*Exercise aim:*
Set out each line of the items below as a Markdown table with the columns Row and Line, numbering the rows and omitting blank lines. Leave the pictures out of the table.
--------------------------------
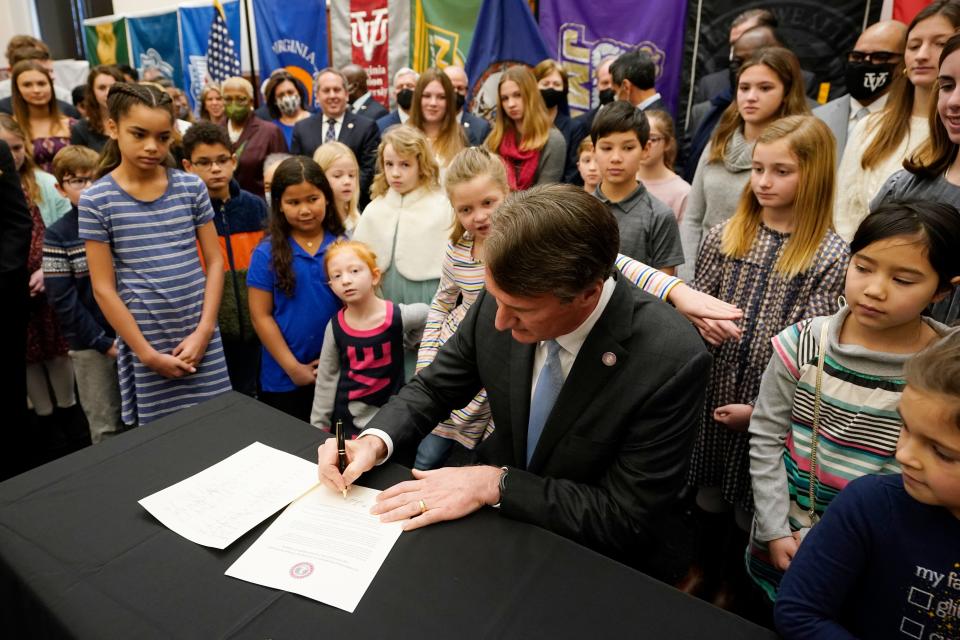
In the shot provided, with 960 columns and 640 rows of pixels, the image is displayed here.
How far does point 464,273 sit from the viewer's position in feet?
7.71

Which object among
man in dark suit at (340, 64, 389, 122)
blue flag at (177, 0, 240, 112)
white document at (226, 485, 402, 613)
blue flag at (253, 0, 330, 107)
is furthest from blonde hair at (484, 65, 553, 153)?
blue flag at (177, 0, 240, 112)

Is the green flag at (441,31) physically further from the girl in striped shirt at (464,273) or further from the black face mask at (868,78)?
the girl in striped shirt at (464,273)

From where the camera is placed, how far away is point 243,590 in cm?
105

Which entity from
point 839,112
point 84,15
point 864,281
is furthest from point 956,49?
point 84,15

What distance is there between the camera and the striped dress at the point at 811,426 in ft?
4.73

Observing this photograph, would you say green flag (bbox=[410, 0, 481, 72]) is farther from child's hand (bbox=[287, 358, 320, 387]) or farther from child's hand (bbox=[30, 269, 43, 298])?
child's hand (bbox=[287, 358, 320, 387])

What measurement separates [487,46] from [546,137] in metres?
1.87

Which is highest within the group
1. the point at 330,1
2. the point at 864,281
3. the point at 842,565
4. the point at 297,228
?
the point at 330,1

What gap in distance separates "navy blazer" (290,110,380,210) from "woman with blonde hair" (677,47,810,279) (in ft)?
7.84

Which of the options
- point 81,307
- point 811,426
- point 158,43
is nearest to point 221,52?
point 158,43

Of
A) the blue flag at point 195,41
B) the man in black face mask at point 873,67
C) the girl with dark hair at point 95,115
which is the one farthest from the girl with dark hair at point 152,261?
the blue flag at point 195,41

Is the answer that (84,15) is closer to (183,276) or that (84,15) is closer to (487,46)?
(487,46)

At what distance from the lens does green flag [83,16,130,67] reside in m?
10.1

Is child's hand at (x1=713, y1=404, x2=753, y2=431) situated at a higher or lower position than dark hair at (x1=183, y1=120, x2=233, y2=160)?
lower
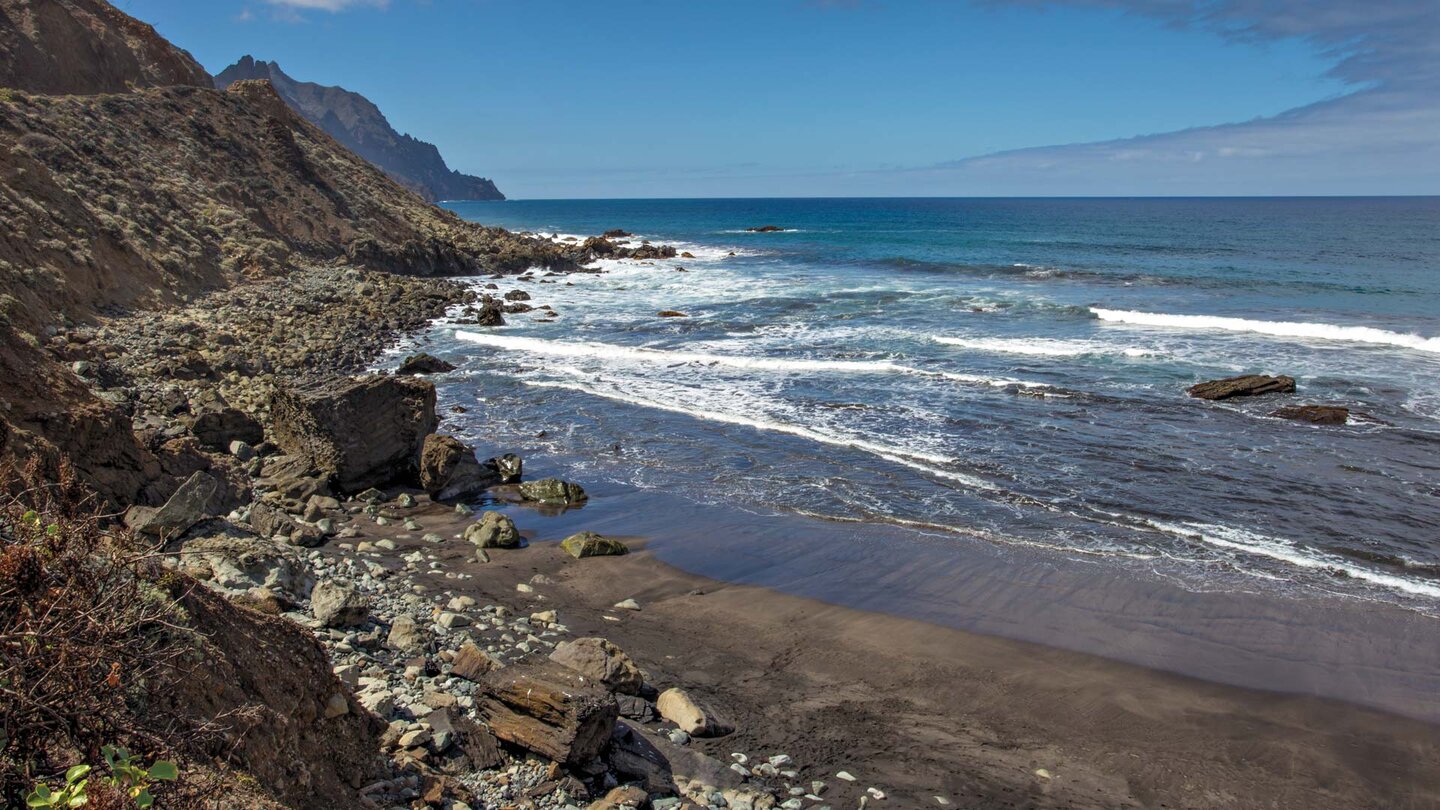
--------------------------------
*Task response:*
| Row | Line |
|---|---|
| 1 | In the shot provided, with 960 columns and 640 rows of pixels, the image is displayed here. |
| 2 | How far does point 464,273 sit from the viewer's position in feet? |
| 3 | 7.71 |
| 4 | Which object among |
| 5 | man in dark suit at (340, 64, 389, 122) |
| 6 | blue flag at (177, 0, 240, 112) |
| 7 | white document at (226, 485, 402, 613) |
| 8 | blue flag at (253, 0, 330, 107) |
| 9 | is furthest from blonde hair at (484, 65, 553, 153)? |
| 10 | blue flag at (177, 0, 240, 112) |
| 11 | Is the green flag at (441,31) physically further from the girl in striped shirt at (464,273) or further from the black face mask at (868,78)? |
| 12 | the girl in striped shirt at (464,273) |
| 13 | From where the camera is placed, how far away is point 243,590 in cm? |
| 14 | 105 |
| 15 | Which entity from |
| 16 | point 839,112 |
| 17 | point 84,15 |
| 18 | point 864,281 |
| 19 | is furthest from point 956,49? |
| 20 | point 84,15 |
| 21 | What distance is there between the camera and the striped dress at the point at 811,426 in ft? |
| 22 | 4.73 |
| 23 | Observing this photograph, would you say green flag (bbox=[410, 0, 481, 72]) is farther from child's hand (bbox=[287, 358, 320, 387]) or farther from child's hand (bbox=[30, 269, 43, 298])? |
| 24 | child's hand (bbox=[287, 358, 320, 387]) |
| 25 | What measurement separates [487,46] from [546,137] in metres? |
| 26 | 1.87 |
| 27 | Which is highest within the group |
| 28 | 1. the point at 330,1 |
| 29 | 2. the point at 864,281 |
| 30 | 3. the point at 842,565 |
| 31 | 4. the point at 297,228 |
| 32 | ? |
| 33 | the point at 330,1 |
| 34 | What gap in distance separates "navy blazer" (290,110,380,210) from "woman with blonde hair" (677,47,810,279) (in ft)? |
| 35 | 7.84 |
| 36 | Which of the options |
| 37 | - point 81,307 |
| 38 | - point 811,426 |
| 39 | - point 158,43 |
| 40 | is nearest to point 221,52? |
| 41 | point 158,43 |
| 42 | Of |
| 43 | A) the blue flag at point 195,41 |
| 44 | B) the man in black face mask at point 873,67 |
| 45 | C) the girl with dark hair at point 95,115 |
| 46 | which is the one farthest from the girl with dark hair at point 152,261? |
| 47 | the blue flag at point 195,41 |
| 48 | Is the answer that (84,15) is closer to (183,276) or that (84,15) is closer to (487,46)? |
| 49 | (487,46) |
| 50 | At what distance from the lens does green flag [83,16,130,67] reside in m? |
| 51 | 10.1 |
| 52 | Is child's hand at (x1=713, y1=404, x2=753, y2=431) situated at a higher or lower position than dark hair at (x1=183, y1=120, x2=233, y2=160)? |
| 53 | lower |